**RECORD SET**
====

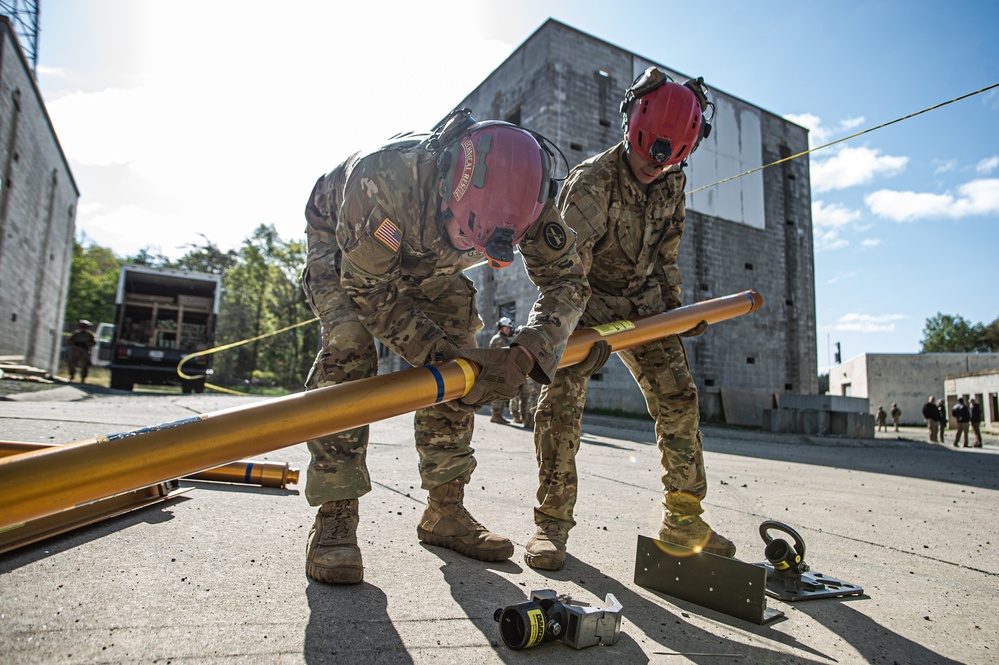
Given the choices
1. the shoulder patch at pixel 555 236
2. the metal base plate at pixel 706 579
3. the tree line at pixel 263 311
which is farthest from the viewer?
the tree line at pixel 263 311

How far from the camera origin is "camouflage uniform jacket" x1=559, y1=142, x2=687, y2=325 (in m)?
2.81

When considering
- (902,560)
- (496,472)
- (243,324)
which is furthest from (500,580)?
(243,324)

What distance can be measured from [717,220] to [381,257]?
22295 mm

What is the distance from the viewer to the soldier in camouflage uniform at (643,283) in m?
2.55

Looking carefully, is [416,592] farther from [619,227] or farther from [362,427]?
[619,227]

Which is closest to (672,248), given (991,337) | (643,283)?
(643,283)

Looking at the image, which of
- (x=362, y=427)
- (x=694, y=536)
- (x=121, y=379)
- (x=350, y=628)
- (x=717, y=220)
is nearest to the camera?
(x=350, y=628)

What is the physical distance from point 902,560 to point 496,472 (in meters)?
2.59

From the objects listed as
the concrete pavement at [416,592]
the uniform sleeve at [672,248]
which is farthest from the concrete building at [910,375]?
the uniform sleeve at [672,248]

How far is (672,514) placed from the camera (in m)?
2.59

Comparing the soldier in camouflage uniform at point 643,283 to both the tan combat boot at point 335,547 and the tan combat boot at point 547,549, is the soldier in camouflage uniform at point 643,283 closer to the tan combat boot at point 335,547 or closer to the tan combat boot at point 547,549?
the tan combat boot at point 547,549

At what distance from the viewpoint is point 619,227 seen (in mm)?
2857

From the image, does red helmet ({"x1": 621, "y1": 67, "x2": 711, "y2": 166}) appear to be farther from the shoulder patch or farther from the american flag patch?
the american flag patch

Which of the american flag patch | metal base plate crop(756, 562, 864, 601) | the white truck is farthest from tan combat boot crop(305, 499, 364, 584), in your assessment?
the white truck
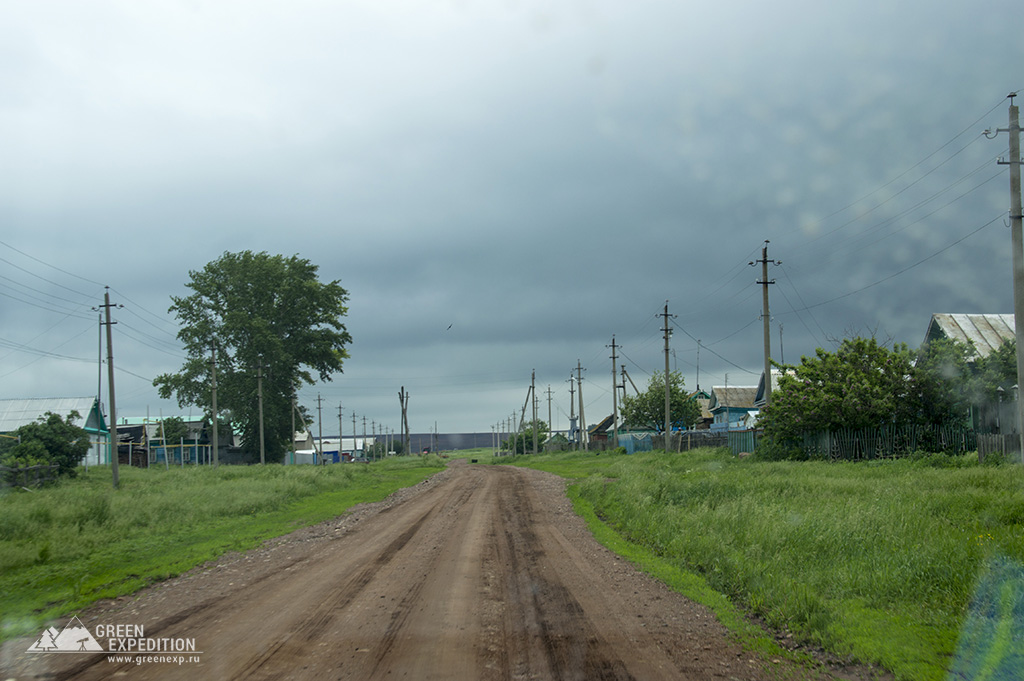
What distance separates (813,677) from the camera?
666cm

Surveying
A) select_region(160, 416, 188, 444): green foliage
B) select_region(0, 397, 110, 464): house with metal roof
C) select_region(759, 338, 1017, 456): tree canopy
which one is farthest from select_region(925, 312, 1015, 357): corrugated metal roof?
select_region(160, 416, 188, 444): green foliage

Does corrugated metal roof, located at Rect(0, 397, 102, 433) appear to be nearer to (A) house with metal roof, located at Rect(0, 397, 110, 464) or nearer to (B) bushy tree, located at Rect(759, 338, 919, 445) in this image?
(A) house with metal roof, located at Rect(0, 397, 110, 464)

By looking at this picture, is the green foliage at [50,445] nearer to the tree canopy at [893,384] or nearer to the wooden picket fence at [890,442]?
the tree canopy at [893,384]

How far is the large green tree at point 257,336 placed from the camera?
60.1 meters

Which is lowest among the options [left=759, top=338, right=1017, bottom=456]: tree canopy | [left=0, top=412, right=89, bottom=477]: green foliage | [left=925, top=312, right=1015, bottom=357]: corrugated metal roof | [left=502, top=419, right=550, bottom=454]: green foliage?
[left=502, top=419, right=550, bottom=454]: green foliage

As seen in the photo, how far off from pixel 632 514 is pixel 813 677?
11363 mm

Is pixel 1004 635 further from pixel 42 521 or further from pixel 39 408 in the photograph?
pixel 39 408

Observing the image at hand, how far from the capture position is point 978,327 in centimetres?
3569

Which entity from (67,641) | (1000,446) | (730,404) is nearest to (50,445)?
(67,641)

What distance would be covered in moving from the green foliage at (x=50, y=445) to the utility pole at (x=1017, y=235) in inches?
1481

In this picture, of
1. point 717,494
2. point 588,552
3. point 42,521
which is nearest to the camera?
point 588,552

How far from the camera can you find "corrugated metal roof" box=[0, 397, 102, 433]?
53.1m

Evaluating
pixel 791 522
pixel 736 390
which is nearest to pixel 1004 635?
pixel 791 522

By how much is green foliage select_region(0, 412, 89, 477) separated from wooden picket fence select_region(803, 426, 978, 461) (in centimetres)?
3664
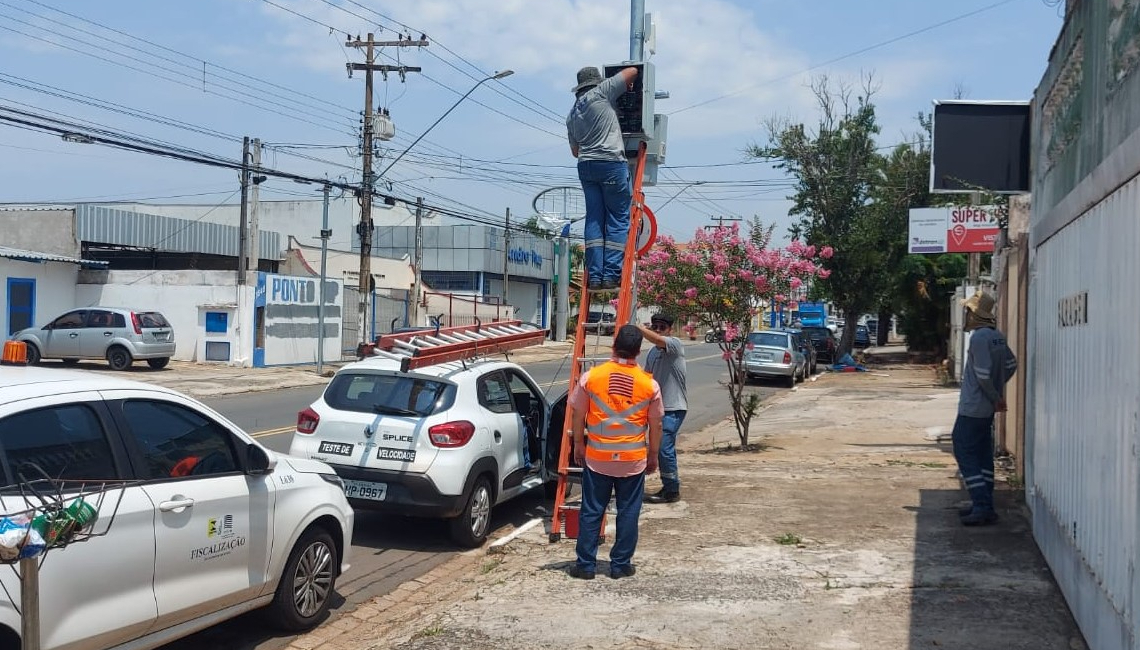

====

**EXERCISE**
Return every line in the entries above that contains the word "wooden".

**FINISHED EXERCISE**
By looking at this picture, is the green foliage at [50,445] nearer to the tree canopy at [893,384] or nearer to the wooden picket fence at [890,442]?
By how much is green foliage select_region(0, 412, 89, 477) separated from wooden picket fence select_region(803, 426, 978, 461) (in centimetres)?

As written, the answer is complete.